Pre-eminent Political Science Scholars to Speak about Political and Economic Developments in Russia and Eastern Europe

Stephen E. Hanson, Ph.D. and Michael H. Bernhard, Ph.D. will take part in a forum on the legacy of 1989, and on political and economic developments in Eastern Europe and Russia over the past twenty years, on Wednesday, November 11 at 7 p.m. in the Great Room, Seegers Union.

 Tuesday, October 20, 2009 11:22 AM

Their talk, part of the College’s year-long series The Legacy of 1989: Twenty Years in the Post-Communist World is free and open to the public.
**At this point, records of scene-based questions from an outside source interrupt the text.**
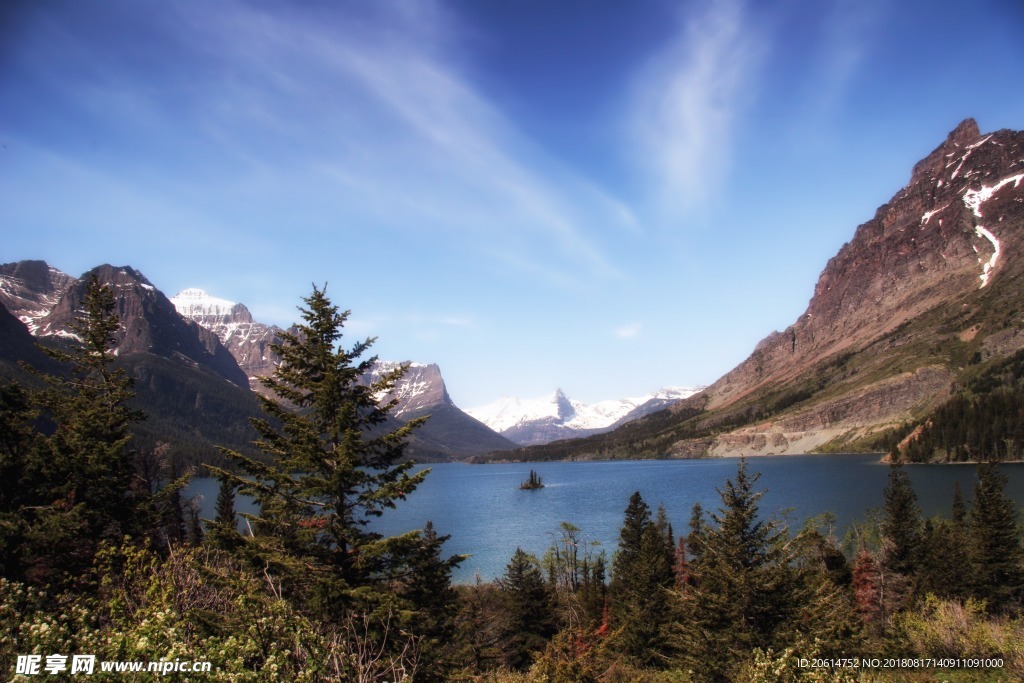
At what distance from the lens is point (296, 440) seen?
18.9 meters

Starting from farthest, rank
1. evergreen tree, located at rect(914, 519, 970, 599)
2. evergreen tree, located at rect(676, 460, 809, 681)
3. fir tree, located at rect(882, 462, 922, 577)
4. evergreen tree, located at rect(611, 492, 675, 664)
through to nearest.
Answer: fir tree, located at rect(882, 462, 922, 577)
evergreen tree, located at rect(914, 519, 970, 599)
evergreen tree, located at rect(611, 492, 675, 664)
evergreen tree, located at rect(676, 460, 809, 681)

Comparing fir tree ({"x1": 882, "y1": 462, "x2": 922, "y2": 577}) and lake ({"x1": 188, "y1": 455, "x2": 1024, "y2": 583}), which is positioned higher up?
fir tree ({"x1": 882, "y1": 462, "x2": 922, "y2": 577})

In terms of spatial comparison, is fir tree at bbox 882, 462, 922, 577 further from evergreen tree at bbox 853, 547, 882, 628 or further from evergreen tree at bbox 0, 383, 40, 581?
evergreen tree at bbox 0, 383, 40, 581

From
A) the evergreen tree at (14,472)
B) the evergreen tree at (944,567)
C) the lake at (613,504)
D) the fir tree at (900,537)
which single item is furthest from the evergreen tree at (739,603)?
the lake at (613,504)

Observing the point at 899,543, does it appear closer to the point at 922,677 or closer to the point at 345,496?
the point at 922,677

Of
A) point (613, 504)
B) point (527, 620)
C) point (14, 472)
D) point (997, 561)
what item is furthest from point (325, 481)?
point (613, 504)

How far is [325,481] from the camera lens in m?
17.6

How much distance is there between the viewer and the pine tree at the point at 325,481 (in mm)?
17203

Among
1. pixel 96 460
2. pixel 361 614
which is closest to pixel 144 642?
pixel 361 614

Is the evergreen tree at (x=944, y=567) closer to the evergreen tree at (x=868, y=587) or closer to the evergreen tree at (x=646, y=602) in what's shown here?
the evergreen tree at (x=868, y=587)

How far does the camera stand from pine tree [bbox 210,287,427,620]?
56.4ft

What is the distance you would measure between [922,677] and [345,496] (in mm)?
26897

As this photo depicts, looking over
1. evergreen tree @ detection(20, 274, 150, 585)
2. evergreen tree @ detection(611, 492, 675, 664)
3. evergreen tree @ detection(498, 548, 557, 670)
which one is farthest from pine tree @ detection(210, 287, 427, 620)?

Hanson currently serves as Vice Provost for Global Affairs at the University of Washington.  He is also the Ellison Professor at the Department of Political Science at the University of Washington, and has served as the Director of the Ellison Center for Russian, East European, and Central Asian Studies at the Jackson School of International Studies at the University of Washington.

He is the author of Time and Revolution: Marxism and the Design of Soviet Institutions (University of North Carolina Press, 1997), which received the 1998 Wayne S. Vucinich book award from the American Association for the Advancement of Slavic Studies, and a co-author (with Richard Anderson Jr., M. Steven Fish, and Philip Roeder) of Postcommunism and the Theory of Democracy (Princeton University Press, 2001). His numerous articles analyzing postcommunist Russia in comparative perspective have appeared in such journals as Comparative Political Studies, Comparative Politics, Perspectives on Politics, Canadian Journal of Political Science, Post-Soviet Affairs, Communist and Post-Communist Studies, and East European Politics and Societies. He is Assistant General Editor of the Cambridge Studies in Comparative Politics Series of Cambridge University Press, and has served on the editorial boards of Slavic Review, Comparative Political Studies, and Demokratizatsiya.

Bernhard is the inaugural holder of the Raymond and Miriam Ehrlich Eminent Scholar Chair in Political Science at the University of Florida. His work centers on questions of democratization and development both globally and in the context of Europe.  Among the issues that have figured prominently in his research agenda are the role of civil society in democratization, institutional choice in new democracies, the political economy of democratic survival, and the legacy of extreme forms of dictatorship.  In addition to numerous articles and book chapters on these topics, Bernhard is author of Institutions and the Fate of Democracy: Germany and Poland in the Twentieth Century (University of Pittsburgh Press, 2005), and The Origins of Democratization in Poland: Workers, Intellectuals, and Oppositional Politics, 1976-1980 (Columbia University Press, 1993).

Prior to coming to Florida, Bernhard was on the faculty of Penn State University for 20 years.  He has also been a visiting researcher at the Institute of Sociology and Philosophy at Warsaw University and the Center for International Affairs at Harvard University.  He has delivered public lectures at a large number of public and private universities in the United States and Europe, and has conducted archival and field work in Poland, Germany, England, and Hungary.